Montage : Charles-André Leroux

Scène de vie de quartier dans une buanderie de Montréal-Nord.

Vous en croisez sûrement une ou deux tous les jours sur votre chemin, mais vous ne les remarquez plus. Même si vous avez oublié leur existence, les buanderies s’accrochent au paysage urbain, au même titre que les pawn-shops et les dernières succursales de la bannière Rossy. Pourtant, derrière ces commerces en apparence anachroniques, il y a des gens qui travaillent très fort pour maintenir des services qu’on peut encore qualifier d’essentiels.

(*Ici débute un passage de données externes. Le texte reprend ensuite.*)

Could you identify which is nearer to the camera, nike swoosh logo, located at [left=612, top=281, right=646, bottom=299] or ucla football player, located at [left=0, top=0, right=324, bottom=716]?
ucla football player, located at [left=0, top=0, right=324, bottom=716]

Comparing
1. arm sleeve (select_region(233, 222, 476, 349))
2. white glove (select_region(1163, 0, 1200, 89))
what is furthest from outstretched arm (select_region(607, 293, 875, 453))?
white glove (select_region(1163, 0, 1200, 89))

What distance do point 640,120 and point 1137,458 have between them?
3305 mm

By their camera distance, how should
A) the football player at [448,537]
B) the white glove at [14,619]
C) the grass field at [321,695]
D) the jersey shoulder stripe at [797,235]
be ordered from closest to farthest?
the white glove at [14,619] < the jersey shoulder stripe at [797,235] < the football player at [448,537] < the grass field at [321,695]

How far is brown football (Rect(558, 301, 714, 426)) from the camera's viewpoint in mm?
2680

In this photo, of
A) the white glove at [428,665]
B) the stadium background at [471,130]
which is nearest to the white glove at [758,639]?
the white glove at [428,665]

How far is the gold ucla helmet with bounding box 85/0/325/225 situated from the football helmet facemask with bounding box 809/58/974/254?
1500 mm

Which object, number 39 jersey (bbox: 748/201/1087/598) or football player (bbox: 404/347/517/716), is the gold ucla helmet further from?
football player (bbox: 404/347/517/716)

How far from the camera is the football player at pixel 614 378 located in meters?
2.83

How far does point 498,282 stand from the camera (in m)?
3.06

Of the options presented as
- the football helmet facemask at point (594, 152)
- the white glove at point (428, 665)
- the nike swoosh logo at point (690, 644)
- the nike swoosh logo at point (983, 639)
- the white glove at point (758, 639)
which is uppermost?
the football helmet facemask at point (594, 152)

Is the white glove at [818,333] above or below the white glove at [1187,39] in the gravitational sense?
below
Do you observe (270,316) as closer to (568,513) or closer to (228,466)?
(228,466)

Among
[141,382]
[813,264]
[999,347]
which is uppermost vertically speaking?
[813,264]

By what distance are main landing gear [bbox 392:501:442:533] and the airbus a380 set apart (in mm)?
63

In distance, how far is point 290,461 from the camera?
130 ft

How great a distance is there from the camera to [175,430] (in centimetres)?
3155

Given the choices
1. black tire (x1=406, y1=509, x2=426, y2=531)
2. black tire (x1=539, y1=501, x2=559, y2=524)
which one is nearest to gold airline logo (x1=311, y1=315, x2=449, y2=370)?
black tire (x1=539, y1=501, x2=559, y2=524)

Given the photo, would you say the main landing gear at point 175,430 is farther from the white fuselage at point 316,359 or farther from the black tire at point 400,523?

Pour ceux qui les ont déjà fréquentées assidûment (j’en suis), les buanderies font figure de joyeux bordel où s’entremêlent, le temps d’une brassée, les destins de gens « ordinaires ».

Mais en passant récemment devant une buanderie particulièrement scrap, je me suis demandé si les beaux jours de ces hauts lieux de la lessive n’étaient pas un peu derrière eux. J’ai donc décidé de parcourir la métropole à la recherche des propriétaires et de la faune qui fréquente encore ces établissements en 2018.

Le duct-tape est une ressource inestimable pour cette buanderie du Plateau Mont-Royal

Photo : Ariane Labrèche

Le duct-tape est une ressource inestimable pour cette buanderie du Plateau Mont-Royal

Je me rends d’abord dans une buanderie située sur la rue Hochelaga, à la frontière du quartier Ville-Marie. La chaleur qui émane des machines fonctionnant à plein régime me fait presque regretter la canicule à l’extérieur. Un rapide coup d’oeil aux visages brillants des quatre personnes présentes sur place me confirme que je ne suis pas la seule à suffoquer.

Je m’approche d’un grand gaillard aux mouvements brusques, qui manipule d’énormes sacs transparents. Il s’appelle Jocelyn et il n’a pas tellement le temps de parler : son lift est sur le point d’arriver.

« Vous pouvez poser vos questions quand même, je vais essayer de répondre vite », propose-t-il, affable.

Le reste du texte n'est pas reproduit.